You know those stereotypes you have in your head of the big Italian style dinners? The Don at the head of the table, rows and rows of amazing cuisine before him? I can just smell the garlic, the basil, the cream sauce. My mouth waters, I bring my fingertips to my lips and kiss. Smooch!...my imagination is that good.
Every Monday night I host one of those dinners too. Except my dinners involve paper plates, easy to cook food, and Single Mama Savior, & Sassy Single Mama. Last night it was pancakes, sausage, and frozen egg rolls. Mmmm-mmmm, kind of...well it's not really about the food. It's about surviving with a little pizzazz.
I love those women. We pile our 5 kids into my tiny shotgun house (that's a skinny little house that you could shoot a shotgun through the front door and the bullet would go straight out the back) and we cook and talk and drink wine and laugh. Most importantly we love each other, and we understand each other, and we don't judge each other.

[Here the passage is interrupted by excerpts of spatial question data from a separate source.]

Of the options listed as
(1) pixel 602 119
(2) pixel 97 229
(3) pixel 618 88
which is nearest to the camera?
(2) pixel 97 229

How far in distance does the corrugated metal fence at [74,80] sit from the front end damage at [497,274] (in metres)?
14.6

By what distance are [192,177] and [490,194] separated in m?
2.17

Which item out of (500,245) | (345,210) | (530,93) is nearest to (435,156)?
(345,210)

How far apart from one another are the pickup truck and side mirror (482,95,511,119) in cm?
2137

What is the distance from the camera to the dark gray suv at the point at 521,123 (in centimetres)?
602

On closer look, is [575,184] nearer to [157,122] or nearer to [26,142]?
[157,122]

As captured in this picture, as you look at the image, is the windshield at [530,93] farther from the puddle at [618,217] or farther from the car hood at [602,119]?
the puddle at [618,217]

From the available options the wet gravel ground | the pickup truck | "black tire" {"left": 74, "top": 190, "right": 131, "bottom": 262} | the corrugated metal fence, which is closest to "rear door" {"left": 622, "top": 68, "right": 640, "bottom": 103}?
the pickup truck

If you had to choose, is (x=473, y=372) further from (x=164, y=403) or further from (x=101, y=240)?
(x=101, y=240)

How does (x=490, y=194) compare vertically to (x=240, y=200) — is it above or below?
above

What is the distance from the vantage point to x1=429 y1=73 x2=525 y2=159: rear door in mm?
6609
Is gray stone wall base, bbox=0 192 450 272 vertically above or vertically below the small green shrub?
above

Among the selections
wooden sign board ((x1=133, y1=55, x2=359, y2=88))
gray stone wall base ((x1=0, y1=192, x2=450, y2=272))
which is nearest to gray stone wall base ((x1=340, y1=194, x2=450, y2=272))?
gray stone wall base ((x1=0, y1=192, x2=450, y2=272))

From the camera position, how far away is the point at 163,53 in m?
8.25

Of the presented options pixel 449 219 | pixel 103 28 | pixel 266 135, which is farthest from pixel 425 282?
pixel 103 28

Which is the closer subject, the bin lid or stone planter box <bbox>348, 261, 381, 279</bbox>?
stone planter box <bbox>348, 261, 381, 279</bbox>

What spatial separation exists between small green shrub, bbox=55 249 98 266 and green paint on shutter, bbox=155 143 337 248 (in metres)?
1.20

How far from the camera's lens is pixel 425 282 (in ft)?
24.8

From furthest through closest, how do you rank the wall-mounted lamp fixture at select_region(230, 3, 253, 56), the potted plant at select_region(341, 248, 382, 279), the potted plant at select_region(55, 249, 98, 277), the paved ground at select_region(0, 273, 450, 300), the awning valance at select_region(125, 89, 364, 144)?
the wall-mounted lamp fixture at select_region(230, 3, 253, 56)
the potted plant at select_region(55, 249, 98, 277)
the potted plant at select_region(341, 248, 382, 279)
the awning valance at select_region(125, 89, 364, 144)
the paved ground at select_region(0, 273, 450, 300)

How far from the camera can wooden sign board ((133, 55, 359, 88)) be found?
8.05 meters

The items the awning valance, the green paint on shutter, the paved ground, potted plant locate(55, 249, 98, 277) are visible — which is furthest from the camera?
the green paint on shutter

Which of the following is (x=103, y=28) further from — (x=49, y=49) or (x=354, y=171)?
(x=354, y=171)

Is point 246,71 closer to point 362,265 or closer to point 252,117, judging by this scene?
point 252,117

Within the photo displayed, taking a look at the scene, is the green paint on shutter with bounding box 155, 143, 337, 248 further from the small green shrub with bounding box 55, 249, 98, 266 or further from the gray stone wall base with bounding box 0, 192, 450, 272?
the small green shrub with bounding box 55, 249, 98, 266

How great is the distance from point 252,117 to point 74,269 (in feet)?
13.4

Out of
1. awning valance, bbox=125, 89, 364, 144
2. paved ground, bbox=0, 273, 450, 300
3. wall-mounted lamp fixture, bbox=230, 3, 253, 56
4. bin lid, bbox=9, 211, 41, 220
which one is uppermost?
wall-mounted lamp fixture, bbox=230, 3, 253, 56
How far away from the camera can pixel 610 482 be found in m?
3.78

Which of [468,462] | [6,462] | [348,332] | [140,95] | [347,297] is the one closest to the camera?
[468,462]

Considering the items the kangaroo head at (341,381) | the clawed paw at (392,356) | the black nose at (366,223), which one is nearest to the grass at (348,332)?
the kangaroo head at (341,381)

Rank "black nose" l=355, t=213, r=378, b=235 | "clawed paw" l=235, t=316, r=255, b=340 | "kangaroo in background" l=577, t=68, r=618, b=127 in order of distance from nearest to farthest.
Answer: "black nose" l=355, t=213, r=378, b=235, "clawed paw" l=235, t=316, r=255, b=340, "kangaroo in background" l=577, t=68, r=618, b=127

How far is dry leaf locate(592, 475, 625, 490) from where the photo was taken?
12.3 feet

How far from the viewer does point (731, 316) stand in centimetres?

Today the Queenpin went to friggin' therapy and I have to tell you I am beginning to really hate my therapist. He was confrontational with me. He was upfront. I should have walked out and sent the goombas to deal with him, but I took it. You know why? Because I need it. He and I are gonna crack this man issue come hell or high water and I'm gonna get me a nice man that likes to cook with garlic, basil, and cream. Or may be I'll just cook with my ladies and stay single. Either way. Queenpin's gonna find some PEACE. But I have to work for it.
And work I did, so I felt like I had received a giant ass kicking after therapy. After I came home I let the beasties play upstairs, and I crawled into bed. I tried to study, I tried to distract myself with Facebook and email, but I couldn't, so I slept. When I opened my eyes I could not find the gumption to get my ass out of bed. It was really that kind of ass kicking therapy. I wanted to lay in bed with covers pulled over my head and just be. My sister used to call this poddin' because you were a like a pea in a pod. I felt like a pea in a pod, but I would have actually preferred one of those body snatcher things to come replace my ass kicked little soul with a shiny new model with no issues to work through.
I thought about (gasp) canceling Monday night dinner. I just didn't want to face my ladies all fragile and bruised. I wanted to pod damn it, but I knew the ladies would not let me get by with it. They would peel me out of the pod and make me be loved (shudder) so I got my ass up for dinner. Thank the Buddhas I got up. Thank the Buddhas for my tenacious sisters.
It is always the same. We push the kids out of the kitchen and then we take turns turning on the "Me Show" (Single Mama Savior's term). We each get to share where we are in our journeys. We laugh at each other, and with each other. Last night we got real and confronted each other, actually it was me who was confronted the most, and I can take it from my ladies. They tell it like they see it and then they love and accept me when I ignore their advice.
Out on the back porch with wine and cigarrettes we talked about ex-husbands that announced their new bi-sexual preference at a 7 year olds bday party. We talked about being in a relationship and the fear of losing freedom. I told Single Mama Savior, that I was afraid that she was gonna get too sane for me now that she's in committed relationship with super-duper fabulous guy. She told me that she was worried that now that she was in "settling down" mode Sass Mama and I would kick her to the curb. We cut our fingers and made a blood oath to love each other always. Just kidding. We just agreed to let each other change.
I told them all about therapy, I mean the dirty dark shit, and somehow we still laughed. We talked about Sass Mama's dating life, (damn she's good). We talked about lesbianism and why we never did it (I'm still really disappointed I couldn't commit). We talked about friendship. At some point I stopped and said, "Holy shit, we are having the Oprah Show right here on my porch." There was truth, reality, soul exposure, and lots of lady love. I'm so glad I got out of bed.